At first blush, colorblindness appears to be a virtue worth our highest pursuit and the remedy for racial inequality. I have spent years trying to achieve this elusive state of mind similar to an ostrich with its head buried in the sand. I have preferred colorblindness to the uncomfortable reality of race that my privilege has allowed me to ignore. A more honest look at the movement towards a colorblind society has, in reality, been a push towards conformity to the majority white culture and the standard of “normal” generated from within. There must be a better way.
An alternative is an intentional pursuit of racial awareness where ethnic differences are not ignored but discussed and celebrated. Perhaps even more importantly, a move towards racial awareness requires the courage of serious self-examination to uncover our unmistakable complicity in racial divisions. Generalizations of people groups, negative stigmas connected to skin color, lack of friendships with people of a different color, and fear based off ethnicity are just a few of the ways racism manifests itself in society today. There is tremendous power where sin is exposed, repented, and confessed. From this position, white Christians can approach their brothers and sisters of color and humbly seek forgiveness in relationship. Herein lies the hope of reconciliation and the balm for racial discord.

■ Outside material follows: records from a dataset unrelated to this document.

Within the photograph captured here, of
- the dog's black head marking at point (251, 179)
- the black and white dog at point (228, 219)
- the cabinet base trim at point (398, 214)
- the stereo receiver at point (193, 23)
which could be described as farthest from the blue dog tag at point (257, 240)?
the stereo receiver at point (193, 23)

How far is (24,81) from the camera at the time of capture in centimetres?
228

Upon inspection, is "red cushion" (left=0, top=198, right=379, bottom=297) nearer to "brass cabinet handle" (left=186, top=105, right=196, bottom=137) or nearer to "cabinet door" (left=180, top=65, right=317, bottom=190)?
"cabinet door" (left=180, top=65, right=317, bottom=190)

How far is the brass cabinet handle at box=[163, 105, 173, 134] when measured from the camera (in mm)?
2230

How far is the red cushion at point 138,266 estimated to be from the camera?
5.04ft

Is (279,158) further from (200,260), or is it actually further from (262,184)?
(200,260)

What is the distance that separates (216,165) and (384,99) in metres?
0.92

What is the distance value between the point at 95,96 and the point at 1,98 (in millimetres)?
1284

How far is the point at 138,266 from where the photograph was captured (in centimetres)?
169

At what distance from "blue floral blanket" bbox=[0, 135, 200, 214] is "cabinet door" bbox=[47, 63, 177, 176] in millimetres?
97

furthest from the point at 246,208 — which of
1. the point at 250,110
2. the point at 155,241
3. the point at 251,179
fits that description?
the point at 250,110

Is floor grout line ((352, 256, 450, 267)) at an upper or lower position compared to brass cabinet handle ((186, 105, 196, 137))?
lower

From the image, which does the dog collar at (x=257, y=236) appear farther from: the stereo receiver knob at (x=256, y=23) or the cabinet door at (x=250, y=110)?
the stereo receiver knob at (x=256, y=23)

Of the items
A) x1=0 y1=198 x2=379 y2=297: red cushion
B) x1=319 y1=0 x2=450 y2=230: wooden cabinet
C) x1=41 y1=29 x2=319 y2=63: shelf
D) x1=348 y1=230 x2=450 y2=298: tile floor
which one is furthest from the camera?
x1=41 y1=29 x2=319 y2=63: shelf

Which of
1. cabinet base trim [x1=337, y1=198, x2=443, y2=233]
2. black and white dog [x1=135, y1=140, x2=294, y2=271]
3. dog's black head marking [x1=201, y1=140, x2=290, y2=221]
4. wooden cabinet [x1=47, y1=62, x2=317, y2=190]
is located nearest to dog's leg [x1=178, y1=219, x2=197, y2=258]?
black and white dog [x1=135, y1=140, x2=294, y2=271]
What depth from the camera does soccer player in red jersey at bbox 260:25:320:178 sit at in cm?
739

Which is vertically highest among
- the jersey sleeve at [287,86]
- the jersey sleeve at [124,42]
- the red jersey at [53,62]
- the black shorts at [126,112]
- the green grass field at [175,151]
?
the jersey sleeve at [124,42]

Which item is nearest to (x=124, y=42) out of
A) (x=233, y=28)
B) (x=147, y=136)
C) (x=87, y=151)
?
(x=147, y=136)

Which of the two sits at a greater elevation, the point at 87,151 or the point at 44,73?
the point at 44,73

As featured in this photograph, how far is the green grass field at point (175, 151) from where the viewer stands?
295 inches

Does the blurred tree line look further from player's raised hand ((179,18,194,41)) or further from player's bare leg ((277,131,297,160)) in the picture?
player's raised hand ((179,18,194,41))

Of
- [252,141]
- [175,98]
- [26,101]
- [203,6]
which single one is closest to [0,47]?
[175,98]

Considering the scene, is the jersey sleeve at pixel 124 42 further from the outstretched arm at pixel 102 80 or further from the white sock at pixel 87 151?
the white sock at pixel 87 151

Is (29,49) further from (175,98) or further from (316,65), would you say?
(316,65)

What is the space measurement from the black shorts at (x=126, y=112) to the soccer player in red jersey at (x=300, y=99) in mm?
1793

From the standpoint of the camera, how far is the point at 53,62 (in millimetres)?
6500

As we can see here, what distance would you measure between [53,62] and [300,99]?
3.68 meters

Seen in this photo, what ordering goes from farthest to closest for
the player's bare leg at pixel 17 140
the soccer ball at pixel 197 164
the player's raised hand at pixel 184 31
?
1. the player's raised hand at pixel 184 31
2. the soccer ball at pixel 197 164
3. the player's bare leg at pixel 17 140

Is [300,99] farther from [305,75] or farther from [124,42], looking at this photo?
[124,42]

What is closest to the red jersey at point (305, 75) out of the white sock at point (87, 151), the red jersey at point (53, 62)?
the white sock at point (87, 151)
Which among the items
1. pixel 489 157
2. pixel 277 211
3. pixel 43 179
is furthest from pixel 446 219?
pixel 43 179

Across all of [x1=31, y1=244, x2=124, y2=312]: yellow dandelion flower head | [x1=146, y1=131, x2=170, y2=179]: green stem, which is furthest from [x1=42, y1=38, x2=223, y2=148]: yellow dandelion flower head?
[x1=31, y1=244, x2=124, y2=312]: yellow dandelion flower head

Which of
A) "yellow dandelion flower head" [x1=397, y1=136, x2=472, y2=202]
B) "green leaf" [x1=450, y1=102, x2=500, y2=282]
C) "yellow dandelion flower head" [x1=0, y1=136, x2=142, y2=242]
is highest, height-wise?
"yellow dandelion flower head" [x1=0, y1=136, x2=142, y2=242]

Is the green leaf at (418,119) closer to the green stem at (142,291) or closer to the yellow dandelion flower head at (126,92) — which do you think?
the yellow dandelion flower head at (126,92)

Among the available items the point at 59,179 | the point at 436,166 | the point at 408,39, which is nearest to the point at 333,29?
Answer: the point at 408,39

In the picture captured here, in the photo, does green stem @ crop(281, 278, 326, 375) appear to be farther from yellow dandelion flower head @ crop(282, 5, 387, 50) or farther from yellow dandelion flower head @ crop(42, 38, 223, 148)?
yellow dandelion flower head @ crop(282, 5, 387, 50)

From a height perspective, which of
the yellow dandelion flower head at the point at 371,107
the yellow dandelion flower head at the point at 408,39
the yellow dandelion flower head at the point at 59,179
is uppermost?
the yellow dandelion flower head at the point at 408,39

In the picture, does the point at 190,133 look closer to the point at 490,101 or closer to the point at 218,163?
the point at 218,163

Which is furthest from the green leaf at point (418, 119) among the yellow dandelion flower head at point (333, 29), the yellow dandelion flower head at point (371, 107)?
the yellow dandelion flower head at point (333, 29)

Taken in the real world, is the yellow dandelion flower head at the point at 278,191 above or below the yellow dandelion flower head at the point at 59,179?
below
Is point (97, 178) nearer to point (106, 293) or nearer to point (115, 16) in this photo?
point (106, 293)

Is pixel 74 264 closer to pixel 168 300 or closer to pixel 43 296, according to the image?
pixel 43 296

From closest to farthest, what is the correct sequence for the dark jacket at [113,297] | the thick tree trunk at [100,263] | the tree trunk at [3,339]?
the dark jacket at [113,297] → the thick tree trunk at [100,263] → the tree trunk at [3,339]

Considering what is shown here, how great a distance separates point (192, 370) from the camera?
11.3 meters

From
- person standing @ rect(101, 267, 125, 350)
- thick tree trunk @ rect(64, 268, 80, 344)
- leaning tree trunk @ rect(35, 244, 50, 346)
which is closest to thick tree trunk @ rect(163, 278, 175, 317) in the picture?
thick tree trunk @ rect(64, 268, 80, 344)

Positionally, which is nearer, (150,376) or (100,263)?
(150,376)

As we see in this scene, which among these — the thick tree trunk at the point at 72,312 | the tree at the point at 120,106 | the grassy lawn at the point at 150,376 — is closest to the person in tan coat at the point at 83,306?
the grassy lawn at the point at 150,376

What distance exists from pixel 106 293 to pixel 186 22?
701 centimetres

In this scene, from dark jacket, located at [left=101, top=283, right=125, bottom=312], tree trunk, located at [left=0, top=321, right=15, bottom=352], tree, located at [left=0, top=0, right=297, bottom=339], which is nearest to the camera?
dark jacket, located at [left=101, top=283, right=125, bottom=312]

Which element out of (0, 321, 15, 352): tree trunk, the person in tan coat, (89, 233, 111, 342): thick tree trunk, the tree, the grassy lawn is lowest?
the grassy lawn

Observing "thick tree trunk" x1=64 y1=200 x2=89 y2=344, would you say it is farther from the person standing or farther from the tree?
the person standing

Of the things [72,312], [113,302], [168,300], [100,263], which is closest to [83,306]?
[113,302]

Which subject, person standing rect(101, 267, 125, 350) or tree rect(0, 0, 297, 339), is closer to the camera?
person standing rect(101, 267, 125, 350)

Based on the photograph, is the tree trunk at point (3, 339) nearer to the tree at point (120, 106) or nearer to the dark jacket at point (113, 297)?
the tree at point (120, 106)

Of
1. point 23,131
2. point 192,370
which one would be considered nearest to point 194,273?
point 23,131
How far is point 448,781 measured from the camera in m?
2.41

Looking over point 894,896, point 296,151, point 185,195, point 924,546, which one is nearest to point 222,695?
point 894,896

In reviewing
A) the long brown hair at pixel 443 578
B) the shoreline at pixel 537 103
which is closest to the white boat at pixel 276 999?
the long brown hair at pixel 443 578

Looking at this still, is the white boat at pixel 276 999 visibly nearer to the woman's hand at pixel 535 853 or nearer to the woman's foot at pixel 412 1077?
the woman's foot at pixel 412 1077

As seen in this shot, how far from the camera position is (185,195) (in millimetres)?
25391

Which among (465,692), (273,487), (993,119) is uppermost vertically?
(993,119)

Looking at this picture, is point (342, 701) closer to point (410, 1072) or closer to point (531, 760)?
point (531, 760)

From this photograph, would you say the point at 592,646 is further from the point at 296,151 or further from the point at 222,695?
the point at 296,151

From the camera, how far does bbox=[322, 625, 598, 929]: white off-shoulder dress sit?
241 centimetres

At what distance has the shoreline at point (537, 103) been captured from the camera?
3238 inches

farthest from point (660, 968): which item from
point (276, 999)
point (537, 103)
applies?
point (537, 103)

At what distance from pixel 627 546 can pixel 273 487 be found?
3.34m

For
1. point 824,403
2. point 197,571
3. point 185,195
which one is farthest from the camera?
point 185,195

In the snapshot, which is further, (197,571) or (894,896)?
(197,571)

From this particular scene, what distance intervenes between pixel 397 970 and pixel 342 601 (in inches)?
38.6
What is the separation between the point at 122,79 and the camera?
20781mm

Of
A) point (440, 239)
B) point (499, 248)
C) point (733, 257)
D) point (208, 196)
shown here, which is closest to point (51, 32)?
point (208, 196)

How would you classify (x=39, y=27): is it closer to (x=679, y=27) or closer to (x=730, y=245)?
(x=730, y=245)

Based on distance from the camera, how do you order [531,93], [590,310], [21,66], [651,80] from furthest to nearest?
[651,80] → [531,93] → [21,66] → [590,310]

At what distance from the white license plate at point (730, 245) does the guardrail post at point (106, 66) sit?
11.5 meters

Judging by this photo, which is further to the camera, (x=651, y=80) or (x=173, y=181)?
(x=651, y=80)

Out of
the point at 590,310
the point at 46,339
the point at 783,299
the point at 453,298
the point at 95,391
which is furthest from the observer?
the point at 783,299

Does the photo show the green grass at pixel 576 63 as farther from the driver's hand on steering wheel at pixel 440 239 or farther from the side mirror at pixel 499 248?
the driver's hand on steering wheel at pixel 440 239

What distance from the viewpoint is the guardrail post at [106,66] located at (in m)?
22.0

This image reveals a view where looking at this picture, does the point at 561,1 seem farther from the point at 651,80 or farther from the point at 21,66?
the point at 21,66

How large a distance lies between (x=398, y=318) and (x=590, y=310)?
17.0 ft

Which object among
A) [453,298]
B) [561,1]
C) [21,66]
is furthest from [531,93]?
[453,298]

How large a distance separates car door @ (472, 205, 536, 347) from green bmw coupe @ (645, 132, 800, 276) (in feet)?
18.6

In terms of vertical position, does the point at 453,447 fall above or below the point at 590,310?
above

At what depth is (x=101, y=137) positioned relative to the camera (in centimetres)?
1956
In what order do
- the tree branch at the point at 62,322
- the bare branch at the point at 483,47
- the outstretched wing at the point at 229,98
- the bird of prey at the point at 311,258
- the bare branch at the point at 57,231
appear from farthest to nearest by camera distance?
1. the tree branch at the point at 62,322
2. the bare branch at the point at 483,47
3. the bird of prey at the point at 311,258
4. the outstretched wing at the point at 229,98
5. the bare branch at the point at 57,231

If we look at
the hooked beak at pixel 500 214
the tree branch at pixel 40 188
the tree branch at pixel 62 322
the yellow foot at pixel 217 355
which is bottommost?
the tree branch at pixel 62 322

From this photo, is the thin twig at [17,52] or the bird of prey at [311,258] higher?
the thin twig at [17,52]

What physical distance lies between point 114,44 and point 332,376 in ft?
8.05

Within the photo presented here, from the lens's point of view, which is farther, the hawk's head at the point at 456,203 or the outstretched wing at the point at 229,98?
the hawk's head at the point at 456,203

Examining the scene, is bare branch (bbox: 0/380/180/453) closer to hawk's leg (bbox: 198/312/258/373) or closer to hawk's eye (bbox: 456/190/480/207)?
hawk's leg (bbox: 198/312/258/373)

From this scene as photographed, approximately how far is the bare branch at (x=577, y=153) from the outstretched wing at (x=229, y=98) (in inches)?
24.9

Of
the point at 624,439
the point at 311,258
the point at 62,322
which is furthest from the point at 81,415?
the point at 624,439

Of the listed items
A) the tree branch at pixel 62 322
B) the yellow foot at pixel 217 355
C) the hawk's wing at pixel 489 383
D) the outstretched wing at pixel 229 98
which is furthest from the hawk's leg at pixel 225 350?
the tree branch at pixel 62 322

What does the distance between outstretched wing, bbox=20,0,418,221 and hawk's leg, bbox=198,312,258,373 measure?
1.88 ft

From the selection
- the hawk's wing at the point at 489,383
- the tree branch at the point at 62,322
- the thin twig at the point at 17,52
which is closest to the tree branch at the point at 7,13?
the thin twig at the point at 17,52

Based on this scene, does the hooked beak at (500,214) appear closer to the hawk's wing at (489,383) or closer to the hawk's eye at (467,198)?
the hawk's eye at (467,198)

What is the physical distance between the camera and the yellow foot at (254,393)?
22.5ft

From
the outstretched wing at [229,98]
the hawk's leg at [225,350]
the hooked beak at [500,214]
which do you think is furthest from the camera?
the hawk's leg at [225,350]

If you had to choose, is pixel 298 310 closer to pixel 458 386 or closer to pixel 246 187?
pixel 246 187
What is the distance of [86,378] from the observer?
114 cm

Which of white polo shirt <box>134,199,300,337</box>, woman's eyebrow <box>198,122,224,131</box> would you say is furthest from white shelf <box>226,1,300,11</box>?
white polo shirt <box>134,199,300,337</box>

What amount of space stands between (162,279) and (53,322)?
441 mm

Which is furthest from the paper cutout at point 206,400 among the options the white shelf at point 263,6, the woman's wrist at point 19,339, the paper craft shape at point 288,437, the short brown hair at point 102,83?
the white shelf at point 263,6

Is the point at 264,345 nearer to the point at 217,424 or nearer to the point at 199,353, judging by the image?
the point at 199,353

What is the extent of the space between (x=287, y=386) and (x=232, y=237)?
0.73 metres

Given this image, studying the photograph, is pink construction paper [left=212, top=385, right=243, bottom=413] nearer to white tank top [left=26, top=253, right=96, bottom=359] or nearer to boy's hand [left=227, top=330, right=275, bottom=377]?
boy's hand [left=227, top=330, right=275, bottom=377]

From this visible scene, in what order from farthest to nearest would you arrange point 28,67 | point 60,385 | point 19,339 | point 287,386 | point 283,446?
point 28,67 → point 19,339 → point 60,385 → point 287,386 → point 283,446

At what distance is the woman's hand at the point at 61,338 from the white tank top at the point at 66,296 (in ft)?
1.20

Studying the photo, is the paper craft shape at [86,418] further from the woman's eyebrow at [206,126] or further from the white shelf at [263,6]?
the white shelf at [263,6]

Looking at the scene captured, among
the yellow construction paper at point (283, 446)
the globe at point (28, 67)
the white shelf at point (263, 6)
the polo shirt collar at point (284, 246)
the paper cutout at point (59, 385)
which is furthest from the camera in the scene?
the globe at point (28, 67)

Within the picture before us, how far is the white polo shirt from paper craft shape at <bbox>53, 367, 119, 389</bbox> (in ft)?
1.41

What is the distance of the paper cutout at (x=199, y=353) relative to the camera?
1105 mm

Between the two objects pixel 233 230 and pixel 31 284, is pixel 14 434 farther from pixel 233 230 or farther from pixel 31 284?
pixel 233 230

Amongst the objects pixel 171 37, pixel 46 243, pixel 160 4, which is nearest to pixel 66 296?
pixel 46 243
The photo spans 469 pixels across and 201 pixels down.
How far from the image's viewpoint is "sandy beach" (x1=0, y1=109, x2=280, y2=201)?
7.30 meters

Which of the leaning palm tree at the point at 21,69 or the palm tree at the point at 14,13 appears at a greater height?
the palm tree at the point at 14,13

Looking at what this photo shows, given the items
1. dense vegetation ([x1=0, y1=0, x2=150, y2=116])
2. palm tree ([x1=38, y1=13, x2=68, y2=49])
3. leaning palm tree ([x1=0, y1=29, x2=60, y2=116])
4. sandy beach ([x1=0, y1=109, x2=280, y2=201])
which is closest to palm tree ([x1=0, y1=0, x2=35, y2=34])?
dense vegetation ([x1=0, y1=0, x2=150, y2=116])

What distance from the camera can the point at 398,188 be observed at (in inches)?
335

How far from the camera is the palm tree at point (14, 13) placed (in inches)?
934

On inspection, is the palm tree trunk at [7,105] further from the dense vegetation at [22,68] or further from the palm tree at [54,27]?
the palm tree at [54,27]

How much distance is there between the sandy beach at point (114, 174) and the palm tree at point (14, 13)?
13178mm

Thank God we don’t all look the same or share the same culture. In His infinite creativity, God crafted a world inhabited by people of various hues and shades of skin, eye, and hair color. Pretending we don’t see color or recognize cultural differences is not only naïve; it is laced with ingratitude to a brilliant Creator and His masterpiece. Furthermore, closing our eyes (and our mouths) in the presence of overt racial injustice is absolutely contrary to God’s design for His people.
May God grant us the courage to open our eyes and to repent of our intentional blindness through the power of Jesus Christ our Lord.